**EXERCISE**
Examine the entries below, count the lines holding the string "前ページ", and respond with the number only.

**MATERIAL FOR THIS EXERCISE**
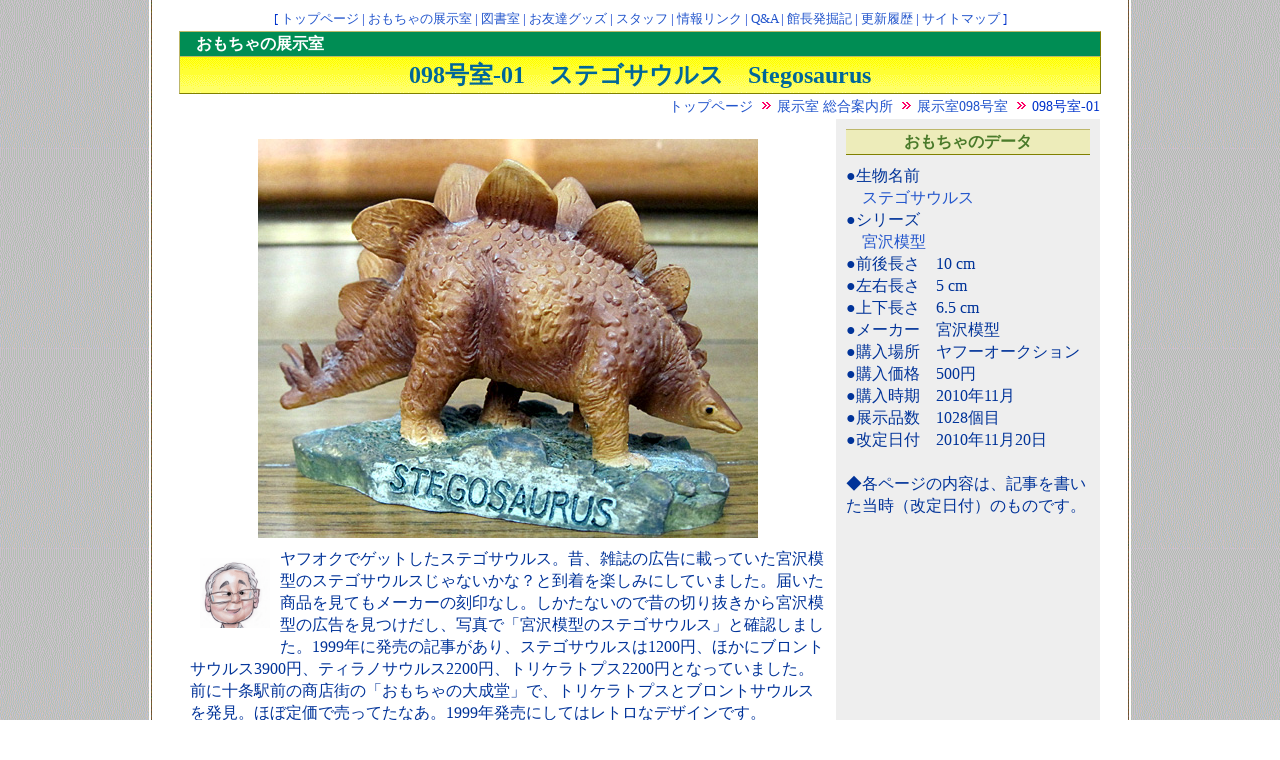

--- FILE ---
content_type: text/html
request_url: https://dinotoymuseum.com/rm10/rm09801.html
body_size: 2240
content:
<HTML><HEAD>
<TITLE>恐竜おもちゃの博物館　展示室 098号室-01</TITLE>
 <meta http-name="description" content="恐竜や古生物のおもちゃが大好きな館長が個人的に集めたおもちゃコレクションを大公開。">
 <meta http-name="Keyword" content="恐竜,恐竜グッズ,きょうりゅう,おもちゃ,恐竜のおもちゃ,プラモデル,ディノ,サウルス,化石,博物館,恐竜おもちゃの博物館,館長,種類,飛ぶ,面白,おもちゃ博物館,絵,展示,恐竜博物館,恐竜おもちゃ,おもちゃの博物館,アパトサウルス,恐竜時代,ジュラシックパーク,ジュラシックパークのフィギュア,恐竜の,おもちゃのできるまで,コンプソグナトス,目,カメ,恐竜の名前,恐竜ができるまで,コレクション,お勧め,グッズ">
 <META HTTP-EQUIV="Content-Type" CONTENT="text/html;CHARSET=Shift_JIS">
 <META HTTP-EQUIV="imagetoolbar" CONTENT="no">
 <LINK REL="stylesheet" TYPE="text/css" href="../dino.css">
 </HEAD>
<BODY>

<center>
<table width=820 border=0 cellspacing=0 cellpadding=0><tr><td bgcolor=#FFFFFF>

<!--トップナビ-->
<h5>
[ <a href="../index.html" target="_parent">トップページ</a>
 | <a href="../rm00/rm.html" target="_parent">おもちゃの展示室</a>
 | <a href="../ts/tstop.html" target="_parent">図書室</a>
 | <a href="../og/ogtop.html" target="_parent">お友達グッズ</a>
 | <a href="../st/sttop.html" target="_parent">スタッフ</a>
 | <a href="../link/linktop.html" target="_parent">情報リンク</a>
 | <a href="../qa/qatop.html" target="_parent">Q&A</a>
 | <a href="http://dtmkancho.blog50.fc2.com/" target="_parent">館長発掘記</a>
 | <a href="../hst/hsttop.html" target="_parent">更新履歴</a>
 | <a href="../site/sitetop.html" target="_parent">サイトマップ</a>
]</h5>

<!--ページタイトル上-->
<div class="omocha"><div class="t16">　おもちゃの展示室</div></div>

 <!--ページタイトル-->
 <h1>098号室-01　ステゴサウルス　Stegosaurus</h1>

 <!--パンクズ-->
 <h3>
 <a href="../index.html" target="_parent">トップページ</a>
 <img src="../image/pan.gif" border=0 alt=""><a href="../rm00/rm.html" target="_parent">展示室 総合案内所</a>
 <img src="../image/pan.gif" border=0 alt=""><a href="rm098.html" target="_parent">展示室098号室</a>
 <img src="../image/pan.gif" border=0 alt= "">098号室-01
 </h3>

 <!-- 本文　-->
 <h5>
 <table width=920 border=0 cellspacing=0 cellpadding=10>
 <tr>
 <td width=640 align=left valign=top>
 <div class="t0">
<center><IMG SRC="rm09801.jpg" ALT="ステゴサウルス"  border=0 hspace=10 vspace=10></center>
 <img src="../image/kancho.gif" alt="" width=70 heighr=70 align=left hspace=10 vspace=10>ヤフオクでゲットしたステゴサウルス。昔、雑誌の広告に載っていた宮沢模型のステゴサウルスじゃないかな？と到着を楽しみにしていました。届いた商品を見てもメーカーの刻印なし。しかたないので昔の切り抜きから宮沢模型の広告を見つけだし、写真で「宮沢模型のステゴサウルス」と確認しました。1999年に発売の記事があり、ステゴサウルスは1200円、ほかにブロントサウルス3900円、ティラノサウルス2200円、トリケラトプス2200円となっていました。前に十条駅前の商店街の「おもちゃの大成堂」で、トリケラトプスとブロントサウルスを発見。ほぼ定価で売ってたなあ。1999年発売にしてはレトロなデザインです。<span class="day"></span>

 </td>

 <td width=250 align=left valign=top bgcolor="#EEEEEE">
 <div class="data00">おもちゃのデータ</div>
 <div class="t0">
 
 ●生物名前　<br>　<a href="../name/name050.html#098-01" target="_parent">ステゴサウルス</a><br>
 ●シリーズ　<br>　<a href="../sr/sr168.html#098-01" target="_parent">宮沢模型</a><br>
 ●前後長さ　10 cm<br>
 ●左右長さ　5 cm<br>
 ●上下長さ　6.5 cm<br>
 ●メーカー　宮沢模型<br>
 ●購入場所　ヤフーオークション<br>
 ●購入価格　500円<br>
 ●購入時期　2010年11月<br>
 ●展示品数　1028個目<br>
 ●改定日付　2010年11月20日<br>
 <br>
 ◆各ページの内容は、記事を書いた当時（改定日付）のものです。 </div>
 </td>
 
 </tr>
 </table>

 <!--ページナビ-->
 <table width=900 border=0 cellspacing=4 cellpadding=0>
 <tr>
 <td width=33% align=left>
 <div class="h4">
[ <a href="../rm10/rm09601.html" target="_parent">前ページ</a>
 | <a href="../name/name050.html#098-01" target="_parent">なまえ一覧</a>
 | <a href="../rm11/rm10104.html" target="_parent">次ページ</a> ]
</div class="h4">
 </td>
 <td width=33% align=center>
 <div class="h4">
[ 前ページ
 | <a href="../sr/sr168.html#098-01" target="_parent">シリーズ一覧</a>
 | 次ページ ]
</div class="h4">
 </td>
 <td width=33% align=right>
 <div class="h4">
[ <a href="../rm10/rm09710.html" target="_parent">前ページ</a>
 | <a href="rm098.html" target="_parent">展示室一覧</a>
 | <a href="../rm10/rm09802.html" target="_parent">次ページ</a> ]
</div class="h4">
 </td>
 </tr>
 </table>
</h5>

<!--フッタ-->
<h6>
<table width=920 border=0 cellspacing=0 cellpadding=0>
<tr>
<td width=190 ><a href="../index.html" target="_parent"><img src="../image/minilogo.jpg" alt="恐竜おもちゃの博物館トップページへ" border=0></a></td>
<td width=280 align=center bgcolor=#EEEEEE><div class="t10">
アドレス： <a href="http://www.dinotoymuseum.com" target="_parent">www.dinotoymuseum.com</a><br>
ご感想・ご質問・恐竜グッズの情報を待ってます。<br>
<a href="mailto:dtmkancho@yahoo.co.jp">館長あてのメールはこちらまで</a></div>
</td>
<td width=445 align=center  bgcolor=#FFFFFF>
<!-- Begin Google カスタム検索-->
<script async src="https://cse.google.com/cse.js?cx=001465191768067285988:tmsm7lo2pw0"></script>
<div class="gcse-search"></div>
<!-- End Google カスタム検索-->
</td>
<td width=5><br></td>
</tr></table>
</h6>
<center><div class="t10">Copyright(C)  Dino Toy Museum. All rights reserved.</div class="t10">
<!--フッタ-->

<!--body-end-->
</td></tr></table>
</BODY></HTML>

* * *

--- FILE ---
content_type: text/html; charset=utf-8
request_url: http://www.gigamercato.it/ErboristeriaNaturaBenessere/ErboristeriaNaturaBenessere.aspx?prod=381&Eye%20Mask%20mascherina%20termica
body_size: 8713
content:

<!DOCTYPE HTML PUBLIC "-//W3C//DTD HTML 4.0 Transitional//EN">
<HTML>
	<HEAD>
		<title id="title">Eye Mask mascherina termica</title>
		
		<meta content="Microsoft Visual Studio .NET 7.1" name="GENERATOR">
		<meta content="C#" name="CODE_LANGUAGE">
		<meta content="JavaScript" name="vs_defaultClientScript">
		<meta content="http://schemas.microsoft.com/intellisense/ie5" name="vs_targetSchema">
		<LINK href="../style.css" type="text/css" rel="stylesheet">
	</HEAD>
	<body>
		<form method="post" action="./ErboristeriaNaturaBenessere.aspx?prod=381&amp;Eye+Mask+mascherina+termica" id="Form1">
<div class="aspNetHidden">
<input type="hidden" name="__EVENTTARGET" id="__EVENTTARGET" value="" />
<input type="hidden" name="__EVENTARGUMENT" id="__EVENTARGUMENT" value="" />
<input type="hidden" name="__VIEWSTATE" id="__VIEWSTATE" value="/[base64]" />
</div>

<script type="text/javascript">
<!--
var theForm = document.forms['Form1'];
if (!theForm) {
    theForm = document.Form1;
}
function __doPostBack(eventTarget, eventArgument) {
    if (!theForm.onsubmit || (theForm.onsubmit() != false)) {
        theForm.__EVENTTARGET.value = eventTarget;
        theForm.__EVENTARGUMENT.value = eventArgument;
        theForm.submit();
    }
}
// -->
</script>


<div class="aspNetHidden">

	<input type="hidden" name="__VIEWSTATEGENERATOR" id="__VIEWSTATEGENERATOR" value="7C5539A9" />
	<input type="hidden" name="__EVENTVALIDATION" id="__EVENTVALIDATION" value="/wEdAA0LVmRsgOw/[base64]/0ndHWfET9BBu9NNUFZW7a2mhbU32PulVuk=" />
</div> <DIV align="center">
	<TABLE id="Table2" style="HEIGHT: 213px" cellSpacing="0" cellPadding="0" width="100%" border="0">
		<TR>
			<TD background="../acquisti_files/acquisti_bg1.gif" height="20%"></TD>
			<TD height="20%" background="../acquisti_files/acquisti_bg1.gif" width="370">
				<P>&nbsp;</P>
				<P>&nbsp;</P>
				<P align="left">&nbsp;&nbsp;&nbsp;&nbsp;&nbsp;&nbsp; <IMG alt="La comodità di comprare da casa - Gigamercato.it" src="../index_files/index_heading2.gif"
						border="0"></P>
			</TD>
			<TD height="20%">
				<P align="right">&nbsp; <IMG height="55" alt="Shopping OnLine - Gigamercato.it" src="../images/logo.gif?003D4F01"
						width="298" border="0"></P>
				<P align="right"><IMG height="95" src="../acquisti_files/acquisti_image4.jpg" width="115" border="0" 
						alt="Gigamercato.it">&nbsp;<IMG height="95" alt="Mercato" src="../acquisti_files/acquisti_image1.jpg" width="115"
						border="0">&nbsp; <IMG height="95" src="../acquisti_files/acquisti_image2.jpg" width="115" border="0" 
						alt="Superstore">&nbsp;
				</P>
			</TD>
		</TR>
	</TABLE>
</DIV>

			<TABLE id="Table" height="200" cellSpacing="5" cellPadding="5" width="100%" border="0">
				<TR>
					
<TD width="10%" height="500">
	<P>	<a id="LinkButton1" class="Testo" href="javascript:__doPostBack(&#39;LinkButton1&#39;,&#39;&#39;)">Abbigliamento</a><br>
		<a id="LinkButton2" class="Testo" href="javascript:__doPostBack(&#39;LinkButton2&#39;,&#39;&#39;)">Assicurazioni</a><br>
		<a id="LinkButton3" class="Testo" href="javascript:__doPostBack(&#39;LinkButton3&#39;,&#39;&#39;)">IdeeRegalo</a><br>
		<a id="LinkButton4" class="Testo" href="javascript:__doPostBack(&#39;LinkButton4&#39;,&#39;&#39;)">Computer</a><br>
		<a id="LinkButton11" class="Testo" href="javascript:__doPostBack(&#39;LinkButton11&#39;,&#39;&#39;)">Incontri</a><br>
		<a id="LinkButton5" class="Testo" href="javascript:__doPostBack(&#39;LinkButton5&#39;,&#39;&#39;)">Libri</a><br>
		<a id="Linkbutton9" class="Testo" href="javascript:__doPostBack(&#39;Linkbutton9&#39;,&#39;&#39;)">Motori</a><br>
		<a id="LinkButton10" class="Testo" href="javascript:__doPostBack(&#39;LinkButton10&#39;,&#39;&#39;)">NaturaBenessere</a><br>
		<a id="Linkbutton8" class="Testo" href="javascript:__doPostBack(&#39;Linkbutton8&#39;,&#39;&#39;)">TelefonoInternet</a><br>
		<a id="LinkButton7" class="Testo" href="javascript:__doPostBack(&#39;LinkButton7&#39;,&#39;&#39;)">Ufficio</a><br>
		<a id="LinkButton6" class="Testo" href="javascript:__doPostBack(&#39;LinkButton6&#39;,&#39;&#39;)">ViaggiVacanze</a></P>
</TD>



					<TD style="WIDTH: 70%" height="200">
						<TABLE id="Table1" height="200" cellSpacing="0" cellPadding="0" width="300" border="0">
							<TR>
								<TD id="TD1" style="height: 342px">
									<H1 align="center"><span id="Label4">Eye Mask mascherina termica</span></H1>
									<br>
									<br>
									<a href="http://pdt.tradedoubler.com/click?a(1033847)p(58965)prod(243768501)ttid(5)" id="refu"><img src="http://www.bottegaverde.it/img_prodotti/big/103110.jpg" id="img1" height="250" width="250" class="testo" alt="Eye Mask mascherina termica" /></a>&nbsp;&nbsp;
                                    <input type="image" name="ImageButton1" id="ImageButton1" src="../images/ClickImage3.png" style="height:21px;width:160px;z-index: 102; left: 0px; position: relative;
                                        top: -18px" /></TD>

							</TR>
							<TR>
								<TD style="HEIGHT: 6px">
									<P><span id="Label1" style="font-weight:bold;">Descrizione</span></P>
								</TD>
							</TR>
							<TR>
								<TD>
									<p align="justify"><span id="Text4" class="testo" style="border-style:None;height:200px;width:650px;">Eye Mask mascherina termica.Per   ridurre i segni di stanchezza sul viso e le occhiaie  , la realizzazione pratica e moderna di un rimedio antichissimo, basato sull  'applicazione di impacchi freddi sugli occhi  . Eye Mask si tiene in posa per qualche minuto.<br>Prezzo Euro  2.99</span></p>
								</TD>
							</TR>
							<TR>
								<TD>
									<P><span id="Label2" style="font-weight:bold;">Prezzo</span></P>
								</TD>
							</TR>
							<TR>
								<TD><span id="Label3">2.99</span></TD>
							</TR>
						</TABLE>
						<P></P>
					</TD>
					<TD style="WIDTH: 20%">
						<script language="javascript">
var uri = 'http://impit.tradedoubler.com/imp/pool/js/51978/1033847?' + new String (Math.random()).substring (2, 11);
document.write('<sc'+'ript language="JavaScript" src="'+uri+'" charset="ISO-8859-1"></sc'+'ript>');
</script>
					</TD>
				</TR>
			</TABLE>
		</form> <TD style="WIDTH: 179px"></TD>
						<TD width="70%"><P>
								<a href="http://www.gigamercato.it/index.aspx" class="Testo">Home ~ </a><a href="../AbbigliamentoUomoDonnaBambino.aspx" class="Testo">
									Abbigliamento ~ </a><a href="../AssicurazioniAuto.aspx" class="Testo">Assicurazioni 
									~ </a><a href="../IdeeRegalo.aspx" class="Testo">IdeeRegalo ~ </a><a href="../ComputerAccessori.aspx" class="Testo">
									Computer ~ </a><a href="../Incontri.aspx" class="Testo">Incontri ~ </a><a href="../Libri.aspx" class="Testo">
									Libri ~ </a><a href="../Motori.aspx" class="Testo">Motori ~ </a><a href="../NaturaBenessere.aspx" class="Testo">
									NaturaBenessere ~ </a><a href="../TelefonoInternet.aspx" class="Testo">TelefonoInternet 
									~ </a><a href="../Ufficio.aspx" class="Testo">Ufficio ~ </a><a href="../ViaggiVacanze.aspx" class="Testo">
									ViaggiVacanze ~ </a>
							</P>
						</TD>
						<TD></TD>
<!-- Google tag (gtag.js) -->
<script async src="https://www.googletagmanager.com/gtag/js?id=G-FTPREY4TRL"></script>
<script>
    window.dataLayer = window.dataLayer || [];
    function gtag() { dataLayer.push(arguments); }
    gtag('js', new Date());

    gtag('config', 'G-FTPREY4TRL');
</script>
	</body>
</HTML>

* * *

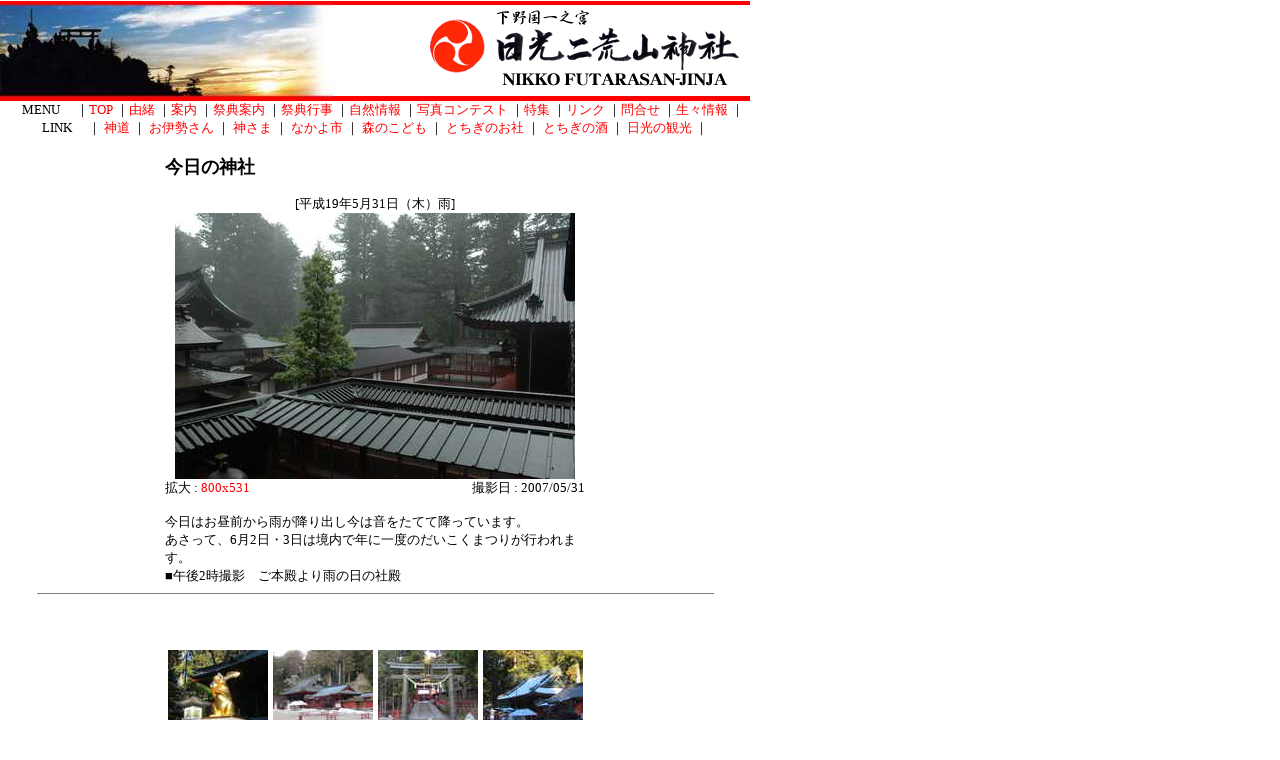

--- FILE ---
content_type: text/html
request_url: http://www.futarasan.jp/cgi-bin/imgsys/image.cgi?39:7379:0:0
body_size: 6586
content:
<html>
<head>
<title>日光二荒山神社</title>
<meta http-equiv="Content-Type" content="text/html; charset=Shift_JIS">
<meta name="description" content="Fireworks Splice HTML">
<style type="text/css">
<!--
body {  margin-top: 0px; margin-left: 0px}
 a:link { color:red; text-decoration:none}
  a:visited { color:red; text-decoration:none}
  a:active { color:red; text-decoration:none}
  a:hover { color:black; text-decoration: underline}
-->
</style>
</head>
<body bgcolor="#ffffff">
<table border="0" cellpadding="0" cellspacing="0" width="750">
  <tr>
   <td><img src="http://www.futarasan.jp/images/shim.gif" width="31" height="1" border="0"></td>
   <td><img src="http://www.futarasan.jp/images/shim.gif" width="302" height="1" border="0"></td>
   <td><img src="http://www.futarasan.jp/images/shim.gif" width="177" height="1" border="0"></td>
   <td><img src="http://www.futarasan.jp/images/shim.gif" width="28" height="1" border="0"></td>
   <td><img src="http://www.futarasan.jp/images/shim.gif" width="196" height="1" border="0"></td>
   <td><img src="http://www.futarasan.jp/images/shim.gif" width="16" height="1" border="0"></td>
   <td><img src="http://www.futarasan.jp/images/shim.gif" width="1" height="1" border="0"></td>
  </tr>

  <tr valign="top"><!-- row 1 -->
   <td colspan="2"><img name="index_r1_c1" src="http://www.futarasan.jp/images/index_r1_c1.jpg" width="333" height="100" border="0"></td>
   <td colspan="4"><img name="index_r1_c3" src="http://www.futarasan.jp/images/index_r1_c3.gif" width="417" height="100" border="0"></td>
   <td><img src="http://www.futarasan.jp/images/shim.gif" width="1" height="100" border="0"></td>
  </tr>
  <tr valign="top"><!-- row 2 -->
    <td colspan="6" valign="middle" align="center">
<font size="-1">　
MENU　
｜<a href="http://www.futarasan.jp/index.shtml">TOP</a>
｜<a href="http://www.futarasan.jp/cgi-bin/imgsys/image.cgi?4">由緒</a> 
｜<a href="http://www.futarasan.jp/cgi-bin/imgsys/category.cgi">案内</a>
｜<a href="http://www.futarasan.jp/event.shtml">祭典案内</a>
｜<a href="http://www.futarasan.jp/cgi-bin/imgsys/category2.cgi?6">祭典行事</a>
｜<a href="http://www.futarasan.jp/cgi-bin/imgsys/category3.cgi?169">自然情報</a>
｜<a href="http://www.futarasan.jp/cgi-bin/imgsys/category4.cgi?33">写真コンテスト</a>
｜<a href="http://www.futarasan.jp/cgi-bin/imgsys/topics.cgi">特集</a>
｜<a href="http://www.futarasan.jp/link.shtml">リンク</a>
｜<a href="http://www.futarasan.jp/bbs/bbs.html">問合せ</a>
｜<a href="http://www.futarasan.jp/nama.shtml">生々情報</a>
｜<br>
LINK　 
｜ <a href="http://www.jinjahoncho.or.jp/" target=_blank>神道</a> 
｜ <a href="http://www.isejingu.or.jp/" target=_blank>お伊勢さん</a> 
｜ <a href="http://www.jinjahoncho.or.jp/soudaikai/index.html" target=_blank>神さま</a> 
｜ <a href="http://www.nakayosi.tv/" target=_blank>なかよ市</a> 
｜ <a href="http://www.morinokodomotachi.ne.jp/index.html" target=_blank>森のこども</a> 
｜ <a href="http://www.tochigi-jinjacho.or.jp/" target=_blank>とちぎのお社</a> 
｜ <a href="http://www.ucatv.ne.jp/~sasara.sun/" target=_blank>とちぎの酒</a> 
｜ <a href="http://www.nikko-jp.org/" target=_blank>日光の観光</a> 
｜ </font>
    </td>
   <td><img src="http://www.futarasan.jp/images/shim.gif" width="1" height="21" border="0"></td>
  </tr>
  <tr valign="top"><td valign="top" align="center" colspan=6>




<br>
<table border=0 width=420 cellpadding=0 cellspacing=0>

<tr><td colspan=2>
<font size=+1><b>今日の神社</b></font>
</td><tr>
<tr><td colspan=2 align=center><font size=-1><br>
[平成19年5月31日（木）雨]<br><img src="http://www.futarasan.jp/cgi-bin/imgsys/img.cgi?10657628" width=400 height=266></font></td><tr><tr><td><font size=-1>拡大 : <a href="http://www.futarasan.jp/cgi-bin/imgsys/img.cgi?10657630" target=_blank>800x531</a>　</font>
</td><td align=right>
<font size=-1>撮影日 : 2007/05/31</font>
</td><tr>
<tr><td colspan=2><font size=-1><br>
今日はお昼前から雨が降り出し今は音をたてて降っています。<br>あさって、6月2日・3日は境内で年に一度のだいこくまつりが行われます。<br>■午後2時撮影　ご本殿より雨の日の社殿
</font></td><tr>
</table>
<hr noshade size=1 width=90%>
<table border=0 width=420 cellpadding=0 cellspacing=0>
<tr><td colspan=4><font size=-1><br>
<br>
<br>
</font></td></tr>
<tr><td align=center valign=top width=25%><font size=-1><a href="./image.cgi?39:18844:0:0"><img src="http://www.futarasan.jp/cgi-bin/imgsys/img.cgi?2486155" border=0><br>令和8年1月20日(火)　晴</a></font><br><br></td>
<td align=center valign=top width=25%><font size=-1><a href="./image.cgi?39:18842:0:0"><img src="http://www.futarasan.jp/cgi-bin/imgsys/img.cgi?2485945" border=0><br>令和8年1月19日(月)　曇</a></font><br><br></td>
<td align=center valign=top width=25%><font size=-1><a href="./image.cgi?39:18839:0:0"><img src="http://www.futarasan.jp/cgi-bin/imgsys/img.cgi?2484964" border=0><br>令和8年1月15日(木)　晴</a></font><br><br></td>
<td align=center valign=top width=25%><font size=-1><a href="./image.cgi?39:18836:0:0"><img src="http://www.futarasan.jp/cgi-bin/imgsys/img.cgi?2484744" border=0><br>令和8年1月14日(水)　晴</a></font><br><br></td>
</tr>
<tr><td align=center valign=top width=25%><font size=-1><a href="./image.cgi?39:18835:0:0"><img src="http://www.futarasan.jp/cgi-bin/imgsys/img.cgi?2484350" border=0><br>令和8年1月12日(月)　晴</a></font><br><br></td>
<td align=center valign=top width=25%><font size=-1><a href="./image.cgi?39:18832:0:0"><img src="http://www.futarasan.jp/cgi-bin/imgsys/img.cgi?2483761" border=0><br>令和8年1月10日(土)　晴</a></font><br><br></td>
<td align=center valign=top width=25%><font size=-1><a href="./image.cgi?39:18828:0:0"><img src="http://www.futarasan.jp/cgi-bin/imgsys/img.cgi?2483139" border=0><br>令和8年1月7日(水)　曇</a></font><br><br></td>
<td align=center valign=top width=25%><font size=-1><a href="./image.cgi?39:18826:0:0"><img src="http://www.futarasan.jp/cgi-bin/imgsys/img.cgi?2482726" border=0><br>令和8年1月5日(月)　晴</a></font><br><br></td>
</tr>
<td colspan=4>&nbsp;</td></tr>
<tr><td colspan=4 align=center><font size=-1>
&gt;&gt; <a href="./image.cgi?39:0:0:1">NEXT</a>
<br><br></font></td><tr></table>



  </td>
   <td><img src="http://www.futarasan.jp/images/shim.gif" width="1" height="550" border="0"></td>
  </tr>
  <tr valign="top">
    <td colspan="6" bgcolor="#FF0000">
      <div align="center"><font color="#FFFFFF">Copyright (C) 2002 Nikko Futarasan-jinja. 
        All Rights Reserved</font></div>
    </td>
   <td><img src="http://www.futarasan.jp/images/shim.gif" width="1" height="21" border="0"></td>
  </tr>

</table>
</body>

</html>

**TASK RESPONSE**
3